◆ **STATED TASK**:
In the book review, what name do the three women give the man who deceived them?

◆ **TEXT EXTRACT**:
»»

Walker Publishing Company

US Hardcover First

ISBN: 0-8027-3381-6

213 Pages; $24.00

Publication Date: July, 2004

Date Reviewed: October 8, 2004

Reviewed by: Terry D'Auray © 2004

REFERENCES

COLUMNS

Mystery, General Fiction

08-09-04

Bill Pronzini, author of the admired and long-running "Nameless" detective series, not only shifts gears for this stand-alone mystery, but also shifts genders, writing a psychological suspense novel from the point of view of three female protagonists each done wrong by the same duplicitous con-man.

Jessie, a Pennsylvania antique dealer, is vacationing in Santa Fe where she meets a charming and thoroughly appealing guy who delivers just the right romantic whirlwind and presses her to marry him. Then he disappears. Sarah, owner of a failing bookstore in Vancouver, continues to mourn the accidental death of her husband several years previously. Despite attentions from a wealthy and amorous local attorney, Sarah clings to memories from the past until she discovers that her husband may not, in fact, be dead. Morgan, a school teacher in a small northern California town, is currently married, but increasingly fearful that her marriage is unraveling. Her concern acquires a whole new dimension when she discovers fake passports and photos of her husband with other women. All three women slowly learn they've been not only duped but bilked; they eventually discover their fellow victims, and together, set out to put things right.

Pronzini does an excellent job of developing and differentiating his three female players, filling in the details of their lives, both physical and psychological, to build realistic characters with distinctly believable, if muted, emotions. The narrative is at its strongest as it watches each woman uncover the rogue's duplicitous behavior. Each must resift and resort her past life in light of the shocking discovery. Equally strong is the interaction of the three women with each other and the wary yet strong alliance they form to hunt down and thwart the conniving rat they've now dubbed "Alias Man". Each woman handles the discovery of betrayal a little differently, but each also behaves intelligently and sanely. These are contemporary women who confront betrayal with determination, without "poor, poor me", without hand wringing or hysterics, but also without any fiery, well-deserved anger. They band together to seek justice, but not revenge, and the emotional intensity of their quest is oddly muted.

Unfortunately, while the women's psychological stories are interesting, the novel never achieves a compelling level of suspense or tension. The plot veers unexpectedly from "scheming rat bilking unsuspecting women" into a tale of mega-dollar art forgery. And while the ins-and-outs of forging art are interesting, they don't deliver the suspenseful wallop promised by the "women done wrong" set-up. The villain, viewed primarily through the eyes of the three women, is shadowy, simply not sufficiently fleshed out to be sinister. He makes but one on-page appearance near the close of the novel to expose his evil fangs, but he does it ever so briefly and with little substantive menace. Pronzini attempts to expose the women to the threat of physical danger, but that too, registers but lightly on the suspense scale. A death in the novel turns out to be an accident, almost unheard of in a mystery tale.

In 'The Alias Man', the character-driven psychological segments of the story stand strong, but the suspense falters, taking the substance of the story along with it. As always, Pronzini's prose is direct, clean and vivid. His primary characters are well-drawn and authentic, but the story-line zags where it should zig, leaving us with a novel that's diverting but only mildly interesting. Cool cover though!

««

◆ **STORED RECORDS**:

»»

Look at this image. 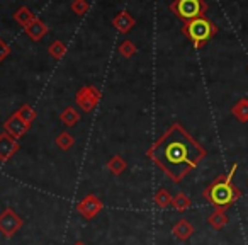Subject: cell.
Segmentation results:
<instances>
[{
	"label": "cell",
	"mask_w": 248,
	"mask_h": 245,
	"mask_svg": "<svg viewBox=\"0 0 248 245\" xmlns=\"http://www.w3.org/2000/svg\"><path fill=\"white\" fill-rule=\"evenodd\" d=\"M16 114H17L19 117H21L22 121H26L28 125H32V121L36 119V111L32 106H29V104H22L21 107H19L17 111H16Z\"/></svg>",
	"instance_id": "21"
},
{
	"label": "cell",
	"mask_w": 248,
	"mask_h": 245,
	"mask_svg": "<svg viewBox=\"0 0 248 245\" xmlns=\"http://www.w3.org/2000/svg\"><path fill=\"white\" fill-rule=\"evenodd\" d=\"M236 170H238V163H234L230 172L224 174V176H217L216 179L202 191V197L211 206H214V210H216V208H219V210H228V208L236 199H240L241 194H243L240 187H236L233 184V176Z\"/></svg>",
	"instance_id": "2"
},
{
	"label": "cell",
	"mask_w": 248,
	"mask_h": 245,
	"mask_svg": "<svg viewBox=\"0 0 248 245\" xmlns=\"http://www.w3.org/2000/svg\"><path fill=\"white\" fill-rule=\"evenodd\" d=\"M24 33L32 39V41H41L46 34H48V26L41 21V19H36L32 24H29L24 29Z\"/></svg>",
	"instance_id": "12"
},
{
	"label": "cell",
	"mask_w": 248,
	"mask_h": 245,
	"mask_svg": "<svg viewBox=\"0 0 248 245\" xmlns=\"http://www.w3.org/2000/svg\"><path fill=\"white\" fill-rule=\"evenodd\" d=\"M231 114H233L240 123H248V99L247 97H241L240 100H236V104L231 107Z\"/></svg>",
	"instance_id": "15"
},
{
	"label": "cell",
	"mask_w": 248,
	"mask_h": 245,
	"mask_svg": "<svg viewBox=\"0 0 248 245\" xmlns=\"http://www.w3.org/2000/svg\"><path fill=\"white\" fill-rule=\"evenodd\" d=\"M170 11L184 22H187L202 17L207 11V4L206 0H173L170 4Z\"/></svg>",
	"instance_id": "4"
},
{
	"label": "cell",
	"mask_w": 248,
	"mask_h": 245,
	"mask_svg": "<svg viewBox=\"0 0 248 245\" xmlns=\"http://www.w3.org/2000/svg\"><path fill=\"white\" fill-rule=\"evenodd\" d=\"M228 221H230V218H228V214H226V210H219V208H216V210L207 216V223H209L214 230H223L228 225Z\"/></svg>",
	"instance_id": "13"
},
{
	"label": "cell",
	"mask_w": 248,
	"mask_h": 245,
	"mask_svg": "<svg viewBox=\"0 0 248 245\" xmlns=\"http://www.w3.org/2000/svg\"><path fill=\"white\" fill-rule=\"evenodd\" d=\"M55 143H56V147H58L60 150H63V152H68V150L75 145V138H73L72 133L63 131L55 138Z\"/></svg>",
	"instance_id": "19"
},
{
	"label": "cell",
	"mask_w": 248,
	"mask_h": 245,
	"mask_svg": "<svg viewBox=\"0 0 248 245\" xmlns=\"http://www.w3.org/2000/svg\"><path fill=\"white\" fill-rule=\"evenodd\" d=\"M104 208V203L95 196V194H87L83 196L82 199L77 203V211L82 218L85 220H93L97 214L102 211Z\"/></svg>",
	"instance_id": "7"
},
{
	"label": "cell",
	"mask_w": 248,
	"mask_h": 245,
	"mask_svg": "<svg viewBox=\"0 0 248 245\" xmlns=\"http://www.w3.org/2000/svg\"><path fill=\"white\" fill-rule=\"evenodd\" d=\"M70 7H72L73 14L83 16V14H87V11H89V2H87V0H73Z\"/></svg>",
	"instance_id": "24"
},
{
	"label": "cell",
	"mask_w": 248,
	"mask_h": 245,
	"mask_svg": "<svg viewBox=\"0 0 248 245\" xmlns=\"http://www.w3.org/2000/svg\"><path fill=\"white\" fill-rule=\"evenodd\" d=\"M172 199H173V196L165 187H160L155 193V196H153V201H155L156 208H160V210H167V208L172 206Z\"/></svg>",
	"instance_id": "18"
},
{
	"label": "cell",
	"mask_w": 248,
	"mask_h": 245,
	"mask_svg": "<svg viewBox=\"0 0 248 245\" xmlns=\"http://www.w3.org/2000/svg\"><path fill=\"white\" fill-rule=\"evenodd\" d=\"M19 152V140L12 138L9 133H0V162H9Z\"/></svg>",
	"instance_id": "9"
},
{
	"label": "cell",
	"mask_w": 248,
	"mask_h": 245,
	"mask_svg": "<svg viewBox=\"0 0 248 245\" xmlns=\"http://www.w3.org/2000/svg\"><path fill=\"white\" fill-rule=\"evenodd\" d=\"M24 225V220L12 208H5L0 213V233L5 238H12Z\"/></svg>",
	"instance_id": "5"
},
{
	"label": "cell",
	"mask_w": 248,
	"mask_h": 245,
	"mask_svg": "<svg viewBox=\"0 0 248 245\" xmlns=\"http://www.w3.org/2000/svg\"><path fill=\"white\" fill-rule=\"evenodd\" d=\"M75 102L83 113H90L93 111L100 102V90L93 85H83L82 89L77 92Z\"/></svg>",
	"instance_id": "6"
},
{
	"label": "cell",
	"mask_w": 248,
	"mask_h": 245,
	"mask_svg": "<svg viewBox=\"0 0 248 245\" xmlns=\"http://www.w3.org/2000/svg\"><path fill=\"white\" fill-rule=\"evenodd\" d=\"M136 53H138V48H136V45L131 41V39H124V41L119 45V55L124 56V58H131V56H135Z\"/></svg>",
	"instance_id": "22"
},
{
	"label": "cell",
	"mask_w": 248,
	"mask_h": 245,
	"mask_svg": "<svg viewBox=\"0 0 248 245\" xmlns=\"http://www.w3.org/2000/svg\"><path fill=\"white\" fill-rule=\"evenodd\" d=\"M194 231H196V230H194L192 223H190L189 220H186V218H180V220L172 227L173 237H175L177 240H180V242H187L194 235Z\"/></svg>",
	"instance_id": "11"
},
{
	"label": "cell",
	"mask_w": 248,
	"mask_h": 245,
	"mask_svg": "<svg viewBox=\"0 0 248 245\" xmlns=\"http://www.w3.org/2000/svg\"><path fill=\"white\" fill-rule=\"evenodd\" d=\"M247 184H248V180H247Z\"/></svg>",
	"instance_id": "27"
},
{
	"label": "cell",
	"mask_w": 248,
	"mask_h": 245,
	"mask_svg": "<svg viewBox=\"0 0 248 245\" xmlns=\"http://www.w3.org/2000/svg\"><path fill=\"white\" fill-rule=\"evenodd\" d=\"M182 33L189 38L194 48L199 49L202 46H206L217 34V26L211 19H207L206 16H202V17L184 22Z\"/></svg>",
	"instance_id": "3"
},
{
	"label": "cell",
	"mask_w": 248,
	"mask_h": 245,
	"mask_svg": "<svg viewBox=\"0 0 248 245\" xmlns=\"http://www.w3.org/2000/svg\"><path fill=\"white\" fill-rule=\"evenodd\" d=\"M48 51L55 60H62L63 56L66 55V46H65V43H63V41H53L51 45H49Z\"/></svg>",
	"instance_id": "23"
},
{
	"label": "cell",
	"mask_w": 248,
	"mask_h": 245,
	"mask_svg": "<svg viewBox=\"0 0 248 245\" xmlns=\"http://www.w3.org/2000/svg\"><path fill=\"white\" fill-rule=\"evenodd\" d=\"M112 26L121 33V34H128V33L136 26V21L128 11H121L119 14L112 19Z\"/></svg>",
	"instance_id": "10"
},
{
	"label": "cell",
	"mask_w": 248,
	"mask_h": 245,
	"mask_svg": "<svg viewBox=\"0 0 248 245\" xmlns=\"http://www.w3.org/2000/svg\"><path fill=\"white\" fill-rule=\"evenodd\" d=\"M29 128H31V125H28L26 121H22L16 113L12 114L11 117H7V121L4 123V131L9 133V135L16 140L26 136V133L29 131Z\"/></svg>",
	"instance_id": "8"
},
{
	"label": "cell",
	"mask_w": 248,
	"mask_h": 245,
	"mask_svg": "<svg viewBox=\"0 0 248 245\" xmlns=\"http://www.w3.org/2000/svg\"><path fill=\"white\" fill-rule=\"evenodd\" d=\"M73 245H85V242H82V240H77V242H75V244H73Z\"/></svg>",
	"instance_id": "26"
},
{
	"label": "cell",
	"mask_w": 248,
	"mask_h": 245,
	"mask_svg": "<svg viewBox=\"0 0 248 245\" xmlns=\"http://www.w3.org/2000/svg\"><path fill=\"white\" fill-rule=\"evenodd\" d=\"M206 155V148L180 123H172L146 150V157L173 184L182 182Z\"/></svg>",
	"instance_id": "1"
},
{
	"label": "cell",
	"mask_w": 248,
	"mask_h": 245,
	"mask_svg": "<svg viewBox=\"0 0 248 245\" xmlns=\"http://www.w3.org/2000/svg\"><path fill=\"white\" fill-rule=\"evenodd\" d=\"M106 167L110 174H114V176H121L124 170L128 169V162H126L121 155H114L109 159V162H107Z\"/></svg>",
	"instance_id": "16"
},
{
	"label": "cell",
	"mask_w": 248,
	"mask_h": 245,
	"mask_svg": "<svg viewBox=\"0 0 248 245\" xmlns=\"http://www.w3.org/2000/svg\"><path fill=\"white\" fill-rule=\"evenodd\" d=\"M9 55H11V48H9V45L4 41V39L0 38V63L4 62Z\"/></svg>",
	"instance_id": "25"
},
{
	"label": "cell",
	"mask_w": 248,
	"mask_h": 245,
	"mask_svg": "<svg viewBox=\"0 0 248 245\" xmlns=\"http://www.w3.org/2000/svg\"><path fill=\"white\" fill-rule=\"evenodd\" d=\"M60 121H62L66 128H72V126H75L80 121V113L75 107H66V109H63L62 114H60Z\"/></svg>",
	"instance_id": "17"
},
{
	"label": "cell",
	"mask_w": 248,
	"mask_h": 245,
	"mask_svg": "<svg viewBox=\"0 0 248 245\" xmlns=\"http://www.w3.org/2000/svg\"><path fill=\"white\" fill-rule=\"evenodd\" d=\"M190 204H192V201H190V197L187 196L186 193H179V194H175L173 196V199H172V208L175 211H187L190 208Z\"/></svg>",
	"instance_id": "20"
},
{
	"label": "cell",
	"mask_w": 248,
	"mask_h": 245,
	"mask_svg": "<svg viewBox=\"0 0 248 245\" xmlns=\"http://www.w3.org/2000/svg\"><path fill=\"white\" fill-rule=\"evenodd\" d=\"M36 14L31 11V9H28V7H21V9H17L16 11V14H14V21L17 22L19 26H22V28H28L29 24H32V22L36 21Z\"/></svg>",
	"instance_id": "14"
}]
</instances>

««

◆ **TASK OUTPUT**:
"Alias Man"